# Communities > Antique Arms & Armour Community > Chinese, South-East Asia (CSEA) >  Dubious Chinese bronze swords? ID HELP

## Kemp Smith

Hello folks, I have seen a few threads here on the topic of "Bronze age" Chinese swords, I am a long time collector of early Canadiana, but am justing getting into swords and other blades. As such, I am curious about early bronze swords, but am definitely out of my depth, and at the moment have not acquired any quality reference material (classic cart before the horse). 

I hoping I might be able to hear some thoughts from folks more learned then myself regarding a pair of swords that are being offered at a local auction. To my mind these swords look interesting, but suspicious. I will be going to look at the today!

P.S I apologize for the small image size, I assume it is a restriction on the forum for new members. I would be very willing to PM better images if someone wants to take the time, and it is not in violation of the rules.

Thanks very much,
Kemp


*UPDATE: I did not buy the swords, didn't have a good feeling about them. Would still love to hear peoples thoughts though.*

----------


## Timo Nieminen

Can't really tell from the photos. The top sword appears to have funny ornamentation on the blade, and overall looks like a modern replica/fake. Don't see any reason to think that they might be genuine.

(You can also upload photos on google photos, imgur, etc., and give a link (or maybe embed the photo).)

----------


## Kemp Smith

Thanks for the thoughts Timo. Unfortunately the auction company has pulled the photos post-sale or I would re-post them.

----------


## Jay Chang

The design looks like Spring Autumn / Warring States period bronze sword, the scripts on the guard are "bird scripts"
The design is usually 60 - 70cm long overall because of material limit of bronze.

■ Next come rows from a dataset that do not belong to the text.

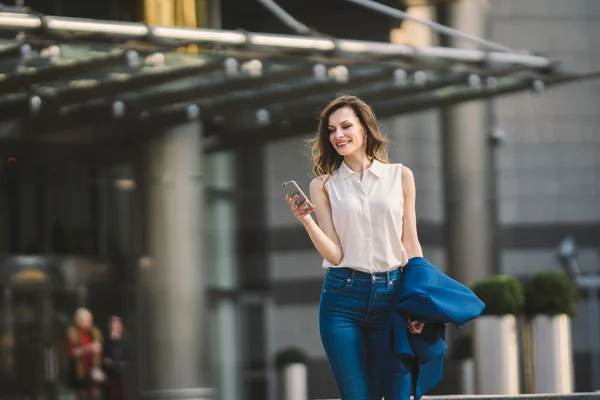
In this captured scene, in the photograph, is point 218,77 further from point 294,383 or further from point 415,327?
point 415,327

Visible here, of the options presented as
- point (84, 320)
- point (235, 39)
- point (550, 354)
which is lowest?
point (550, 354)

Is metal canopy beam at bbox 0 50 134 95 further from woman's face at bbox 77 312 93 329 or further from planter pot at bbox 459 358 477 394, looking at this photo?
planter pot at bbox 459 358 477 394

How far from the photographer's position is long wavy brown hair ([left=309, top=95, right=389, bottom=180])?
4.68 metres

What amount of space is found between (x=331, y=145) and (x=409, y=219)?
0.41 m

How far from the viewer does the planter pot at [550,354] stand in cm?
1248

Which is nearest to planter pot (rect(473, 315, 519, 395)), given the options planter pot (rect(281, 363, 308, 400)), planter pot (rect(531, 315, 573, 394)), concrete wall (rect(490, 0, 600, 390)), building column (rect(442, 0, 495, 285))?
planter pot (rect(531, 315, 573, 394))

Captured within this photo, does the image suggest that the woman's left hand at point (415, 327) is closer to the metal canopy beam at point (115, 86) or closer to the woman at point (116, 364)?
the metal canopy beam at point (115, 86)

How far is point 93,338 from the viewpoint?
53.6ft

It wasn't until Qin swords reaching 91cm that almost set the standard for single handed Jian

The designs looks legit, but not sure if it is reproduction sword made to looks like antique.

----------


## Will Mathieson

eBay and other sites are full of antiqued Chinese repros. Without good knowledge of these I would not buy except from a reputable dealer. 
Dealers who offer a piece of paper guarantee, we'll it's worth what it's written on. Caveat Emptor.

----------